Abby’s mother and father broke the news of their divorce to their daughters over hot fudge sundaes on Central Park South. Tucked inside a corner of the Hotel St. Moritz, Rumpelmayer’s was well-known for its ice-cream confections, elaborate pastries, and fanciful décor. Abby’s little sister was delighted with all of it—the teddy bears on the tables, the pale pink walls. The visit to the restaurant was their father’s idea, but Abby was not fooled by his subterfuge. She was twelve years old, and she paid attention. She had seen her mother’s tear-streaked cheeks. She had heard the late-night arguments coming from her parents’ bedroom. Worst of all, she had smelled the unfamiliar perfume—a dense combination of musk and burnt rose petals—that clung to the lapels of her father’s trench coat. None of the scents that swirled around the café—cocoa and butter, vanilla and cinnamon—could erase the one that lingered in Abby’s mind.

Abby had no power to refuse the family outing, but her father could not force her to enjoy herself. She watched, unsmiling, as the sundae he ordered for her softened and melted to soup in its dish. The unyielding leather of her shoes pinched at her toes and the backs of her heels. The barrettes holding back her dark, rowdy curls bit into her scalp like miniature teeth. Why had they gotten dressed up for this? Why were they pretending that they had something to celebrate? Everything about the day was wrong.

Abby was certain her mother felt the same way. Petite and pale, Beverly was nursing a cup of black coffee—a suitable drink for a somber occasion. Abby’s father had ordered an oversized ice-cream soda, slathered with whipped cream and topped with a cherry. There was something obscene about the way he devoured it. Normally, her father skipped dessert, but today, he insisted, was a “special occasion.”

“Girls,” their mother began, ignoring his slurping. “Your father and I have something we want to talk to you about.”

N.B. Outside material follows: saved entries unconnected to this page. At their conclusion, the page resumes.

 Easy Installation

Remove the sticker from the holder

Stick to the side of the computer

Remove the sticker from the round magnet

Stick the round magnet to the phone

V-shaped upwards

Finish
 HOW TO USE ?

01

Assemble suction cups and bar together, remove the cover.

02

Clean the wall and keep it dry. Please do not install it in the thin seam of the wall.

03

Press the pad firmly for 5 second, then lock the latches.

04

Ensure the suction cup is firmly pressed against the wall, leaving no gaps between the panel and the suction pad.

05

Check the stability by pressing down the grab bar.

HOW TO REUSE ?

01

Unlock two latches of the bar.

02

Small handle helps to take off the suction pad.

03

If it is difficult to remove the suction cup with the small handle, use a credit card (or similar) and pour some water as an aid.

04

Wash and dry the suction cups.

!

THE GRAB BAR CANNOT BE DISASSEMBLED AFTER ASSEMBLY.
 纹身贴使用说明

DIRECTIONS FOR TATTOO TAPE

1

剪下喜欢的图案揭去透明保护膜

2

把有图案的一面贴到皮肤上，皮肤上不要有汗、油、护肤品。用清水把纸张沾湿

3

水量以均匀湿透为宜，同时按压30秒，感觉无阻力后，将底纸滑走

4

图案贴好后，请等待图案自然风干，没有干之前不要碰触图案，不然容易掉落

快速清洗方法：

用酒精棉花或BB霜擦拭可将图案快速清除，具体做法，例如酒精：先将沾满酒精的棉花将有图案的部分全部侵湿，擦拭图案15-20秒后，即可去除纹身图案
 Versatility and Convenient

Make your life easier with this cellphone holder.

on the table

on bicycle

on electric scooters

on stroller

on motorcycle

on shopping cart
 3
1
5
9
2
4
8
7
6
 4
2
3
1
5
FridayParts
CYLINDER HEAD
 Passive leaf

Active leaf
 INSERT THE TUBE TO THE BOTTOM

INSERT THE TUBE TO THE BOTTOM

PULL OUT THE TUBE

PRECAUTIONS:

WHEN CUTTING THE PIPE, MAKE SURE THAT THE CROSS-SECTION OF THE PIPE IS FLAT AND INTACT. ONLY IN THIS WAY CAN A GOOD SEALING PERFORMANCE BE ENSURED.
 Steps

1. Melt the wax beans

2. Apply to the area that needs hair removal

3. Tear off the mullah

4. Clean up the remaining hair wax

“Hold on, Bev.” He sucked the last of the soda through the pink-and-white-striped straw and pulled two velvet boxes from the pocket of his jacket. “I have a few presents for them first.” Hannah squealed when she saw the silver heart-shaped locket, but Abby frowned and left her box on the table.

“Phil,” their mother said through gritted teeth. “We talked about this. We agreed that gifts were not appropriate today.”

He smirked and lifted his hands to his shoulders, palms facing outward, as if he were being arrested. “You caught me,” he said. “Guess I broke the rules.”

“Don’t make me the bad guy,” Abby’s mother whispered. “You’re the one who wanted this.”

Abby searched her father’s face for answers. She knew many people considered him to be handsome—that all the pieces (his height, his chiseled jaw, his dark hair) added up to an attractive forty-two-year-old man. But lately, she’d noticed the hidden, ugly parts: the eyebrows raised in mockery, the sneering lips. He had begun to look like a different sort of person.

Hannah was still too young to notice, but Abby had been paying enough attention for both of them. She had seen the recent changes in her father’s behavior, the sudden way his moods shifted, like a boat thrown off course. She had kept track of the nights he’d come home late from work, until there’d been so many that the counting turned pointless.

“You want a divorce, don’t you?” Abby asked. When her father didn’t answer, she repeated the question.